Kurt Lewin’s quote that “nothing is more practical than a good theory” has been repeated so often that it has become trite. However, few appreciate the complementary implication of this truism. That is, that “the strongest test of a theory is design.” In other words, the ultimate test of a theory is whether it can be put to practical use. In fact, Pragmatists such as William James, C.S. Pierce, and John Dewey might have argued that ‘practice’ is the ultimate test of ‘truth.’

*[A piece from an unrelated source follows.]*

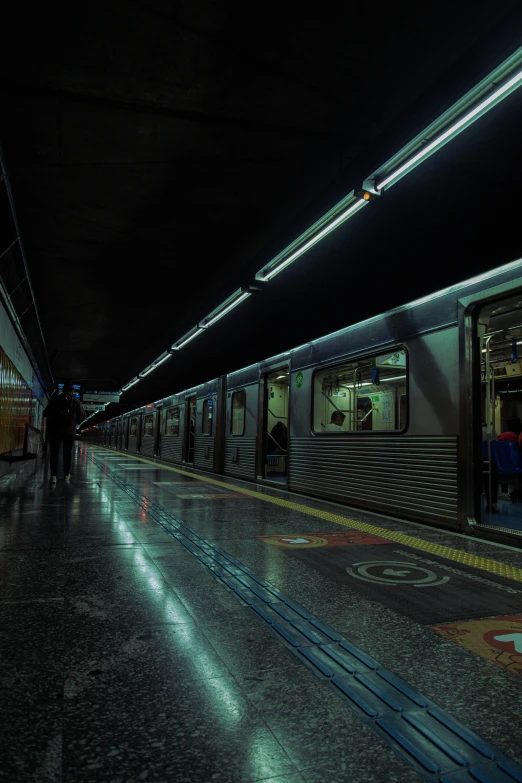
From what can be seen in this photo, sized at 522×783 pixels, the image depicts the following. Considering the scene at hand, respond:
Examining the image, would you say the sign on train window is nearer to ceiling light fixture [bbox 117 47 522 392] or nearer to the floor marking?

William James was always skeptical about what he called “brass instrument” psychology (ala Wundt and others). In experimental science, the experiment is often ‘biased’ by the same assumptions that motivated the theory being tested. The result is that most experiments turn out to be demonstrations of the plausibility of a theory, NOT tests of the theory. That is, in deciding what variables to control, what variables to vary, and what variables to measure the scientist has played a significant role in shaping the ultimate results. For example, in testing the hypotheses that humans are information processors – the experiments often put people into situations (choice reaction time) where successfully doing the task, requires that the human behaves like an information processing system. Thus, in experiments, hypotheses are tested against the reality as imagined by the scientist. The experiment rarely tests the limits of that imagination – because the scientist creates the experiment.
However, in design the hypothesis runs up against a reality that is beyond the imagination of the designer. A design works well, or it doesn’t. It changes things in a positive way or it doesn’t. When a design is implemented in practice, the designer is often ‘surprised’ to discover that in framing her hypothesis she didn’t consider an important dimension of the problem. Sometimes these surprises result in failures (i.e., products that do not meet the functional goals of the designers). But sometimes these surprises result in innovations (i.e., products that turn out to be useful in ways that the designer hadn’t anticipated). Texting on smart phones is a classical example. Who would have imagined before the smart phone that people would prefer texting to speaking over a phone?
Experiments are typically designed to minimize the possibilities for surprise. Design tends to do the opposite. Design challenges tend to generate surprises. In fact, I would define ‘design innovation’ as simply a pleasant surprise!
So, I suggest a variation on Yogi Berra’s quote “If you don’t know where you’re going, you might not get there.”
If you don’t know where you’re going you might be headed for a pleasant surprise (design innovation).
And if you don’t reach a pleasant surprise on this iteration, simply keep going (iterating) until you do!